◆ **Exercise text**:
Saturday, April 30, 2022

Inflation - the hydra

 

Inflation – the hydra

B. Yerram Raju

Times of India Blogpost dated 29.04.2022.

Sweltering heat makes us look to June’s first monsoon showers as much as the monetary policy of the RBI looking at taming the inflation as its uppermost task. When Bloomberg mentions that the world is experiencing a synchronised inflation outbreak that previously seemed related to the US and Europe, and that producer prices are rising in Japan, South Korea, India, and all economies are feeling the heat of fuel and food prices, it has to be viewed seriously.

I tried to look at it from what is happening in the working class both in urban and rural areas in our country. Several state governments are indulging in competitive populism, notwithstanding the ever-rising fuel prices.

My house cleaner has a couple of acres of land in Mahbubnagar district of Telangana. She gets her minimum wages when she abstains from the work in our house, at least four days a month and seven days at least once in a quarter. Her logic: Every office has one Sunday and two second Saturdays as holidays. Why should I not get the same? She works as house cleaner for ten houses with an average income of Rs.2000 per month per household. She gets free ration; free medical treatment in the government hospital if she or her family members have illness or accident. Her husband is a fruit-seller on bicycle. His net income is Rs.15000 a month and recently he got a loan of Rs.10000 under the street vendors’ scheme that helped him buy a cooler to the house. She has put both her sons in a social welfare residential school. She is also not bothered about income tax though her family income exceeds the taxable income. She has Aadhar card and felt needless to have PAN card! She is least bothered about inflation.

◆ **Activity 1**: Echo everything in the post on inflation from "Inflation - the" down to "ever-rising fuel prices.".
◆ **Activity 2**: Summarize the post on inflation in two sentences.

◆ **Supplied data**:

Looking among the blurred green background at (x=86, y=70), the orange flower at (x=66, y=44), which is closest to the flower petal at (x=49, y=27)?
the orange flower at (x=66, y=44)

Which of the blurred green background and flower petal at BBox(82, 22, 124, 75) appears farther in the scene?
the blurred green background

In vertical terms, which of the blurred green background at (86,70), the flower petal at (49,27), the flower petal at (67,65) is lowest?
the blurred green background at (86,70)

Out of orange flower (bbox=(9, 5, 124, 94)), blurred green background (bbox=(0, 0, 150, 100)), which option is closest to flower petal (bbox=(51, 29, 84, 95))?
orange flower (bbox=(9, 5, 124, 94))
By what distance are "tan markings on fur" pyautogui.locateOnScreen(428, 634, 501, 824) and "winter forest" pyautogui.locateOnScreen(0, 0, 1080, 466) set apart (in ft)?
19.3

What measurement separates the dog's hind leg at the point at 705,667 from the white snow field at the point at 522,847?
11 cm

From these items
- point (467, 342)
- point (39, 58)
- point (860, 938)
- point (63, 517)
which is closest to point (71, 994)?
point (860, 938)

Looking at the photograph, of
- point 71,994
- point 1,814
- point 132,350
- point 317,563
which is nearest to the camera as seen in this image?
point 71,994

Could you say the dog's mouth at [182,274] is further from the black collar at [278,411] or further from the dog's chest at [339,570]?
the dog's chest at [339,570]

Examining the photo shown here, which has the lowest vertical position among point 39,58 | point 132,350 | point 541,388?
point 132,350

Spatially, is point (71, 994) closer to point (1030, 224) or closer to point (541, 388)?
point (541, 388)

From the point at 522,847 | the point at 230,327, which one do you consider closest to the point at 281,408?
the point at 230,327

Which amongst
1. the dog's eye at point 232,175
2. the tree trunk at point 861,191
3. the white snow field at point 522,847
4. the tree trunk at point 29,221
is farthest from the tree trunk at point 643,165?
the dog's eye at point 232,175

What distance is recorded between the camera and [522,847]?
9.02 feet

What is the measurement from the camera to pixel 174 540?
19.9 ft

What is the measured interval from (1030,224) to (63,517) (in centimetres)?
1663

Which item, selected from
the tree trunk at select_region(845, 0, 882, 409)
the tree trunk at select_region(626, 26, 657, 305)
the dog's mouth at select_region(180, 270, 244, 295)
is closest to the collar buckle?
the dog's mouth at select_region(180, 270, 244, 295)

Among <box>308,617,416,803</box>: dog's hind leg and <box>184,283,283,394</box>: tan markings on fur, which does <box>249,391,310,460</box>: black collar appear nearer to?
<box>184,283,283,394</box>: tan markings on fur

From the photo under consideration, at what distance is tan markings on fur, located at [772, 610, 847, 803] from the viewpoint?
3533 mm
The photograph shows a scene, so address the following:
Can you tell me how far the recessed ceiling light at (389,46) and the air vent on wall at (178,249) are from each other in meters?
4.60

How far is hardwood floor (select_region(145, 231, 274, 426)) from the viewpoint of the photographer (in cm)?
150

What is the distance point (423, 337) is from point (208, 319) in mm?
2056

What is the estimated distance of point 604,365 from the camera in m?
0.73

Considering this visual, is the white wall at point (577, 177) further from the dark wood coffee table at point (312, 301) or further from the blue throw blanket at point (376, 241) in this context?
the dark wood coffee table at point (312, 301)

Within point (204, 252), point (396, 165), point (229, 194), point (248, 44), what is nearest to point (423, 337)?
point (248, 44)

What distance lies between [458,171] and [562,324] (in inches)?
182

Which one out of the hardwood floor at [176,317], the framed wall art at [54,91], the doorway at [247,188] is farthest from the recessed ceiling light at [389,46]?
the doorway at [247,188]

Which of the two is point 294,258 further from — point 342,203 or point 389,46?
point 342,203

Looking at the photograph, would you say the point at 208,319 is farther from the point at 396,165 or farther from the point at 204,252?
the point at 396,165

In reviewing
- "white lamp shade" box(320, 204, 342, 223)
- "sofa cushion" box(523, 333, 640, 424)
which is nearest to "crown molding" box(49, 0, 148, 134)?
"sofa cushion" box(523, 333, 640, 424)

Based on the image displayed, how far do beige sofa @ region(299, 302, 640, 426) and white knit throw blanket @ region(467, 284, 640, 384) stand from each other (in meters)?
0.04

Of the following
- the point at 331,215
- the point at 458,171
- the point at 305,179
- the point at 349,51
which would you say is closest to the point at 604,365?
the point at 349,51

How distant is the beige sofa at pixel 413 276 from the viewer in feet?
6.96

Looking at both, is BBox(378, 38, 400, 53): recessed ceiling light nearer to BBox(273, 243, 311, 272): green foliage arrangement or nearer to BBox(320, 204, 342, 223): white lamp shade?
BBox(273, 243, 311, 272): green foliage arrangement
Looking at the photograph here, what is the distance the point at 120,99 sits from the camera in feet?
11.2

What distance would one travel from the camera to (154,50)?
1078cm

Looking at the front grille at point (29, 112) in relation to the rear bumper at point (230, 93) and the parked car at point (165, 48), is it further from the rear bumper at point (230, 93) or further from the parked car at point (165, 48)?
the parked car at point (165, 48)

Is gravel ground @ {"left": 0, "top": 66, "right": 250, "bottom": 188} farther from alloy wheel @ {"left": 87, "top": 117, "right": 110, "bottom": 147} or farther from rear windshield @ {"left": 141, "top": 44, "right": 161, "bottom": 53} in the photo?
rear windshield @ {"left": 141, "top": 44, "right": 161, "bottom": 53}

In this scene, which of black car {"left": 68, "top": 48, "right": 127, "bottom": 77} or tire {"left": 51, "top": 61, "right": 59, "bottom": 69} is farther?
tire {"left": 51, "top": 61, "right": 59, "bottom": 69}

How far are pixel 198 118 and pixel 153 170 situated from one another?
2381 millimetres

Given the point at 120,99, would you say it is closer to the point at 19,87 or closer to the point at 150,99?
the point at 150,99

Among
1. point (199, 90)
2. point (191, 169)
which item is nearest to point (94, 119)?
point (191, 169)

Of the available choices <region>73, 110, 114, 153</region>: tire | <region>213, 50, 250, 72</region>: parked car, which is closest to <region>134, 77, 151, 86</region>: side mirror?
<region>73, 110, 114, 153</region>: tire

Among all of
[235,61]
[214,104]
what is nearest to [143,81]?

◆ **Response area 1**:
Inflation - the hydra

 

Inflation – the hydra

B. Yerram Raju

Times of India Blogpost dated 29.04.2022.

Sweltering heat makes us look to June’s first monsoon showers as much as the monetary policy of the RBI looking at taming the inflation as its uppermost task. When Bloomberg mentions that the world is experiencing a synchronised inflation outbreak that previously seemed related to the US and Europe, and that producer prices are rising in Japan, South Korea, India, and all economies are feeling the heat of fuel and food prices, it has to be viewed seriously.

I tried to look at it from what is happening in the working class both in urban and rural areas in our country. Several state governments are indulging in competitive populism, notwithstanding the ever-rising fuel prices.

◆ **Response area 2**: The post says the RBI's monetary policy sees taming inflation as its uppermost task, and cites Bloomberg's note that the world faces a synchronised inflation outbreak, with economies feeling the heat of fuel and food prices. Looking at the working class, the writer describes a house cleaner with land in Telangana who earns from ten houses, has a husband who sells fruit, gets free ration and free treatment in a government hospital, has both sons in a social welfare residential school, and is least bothered about inflation.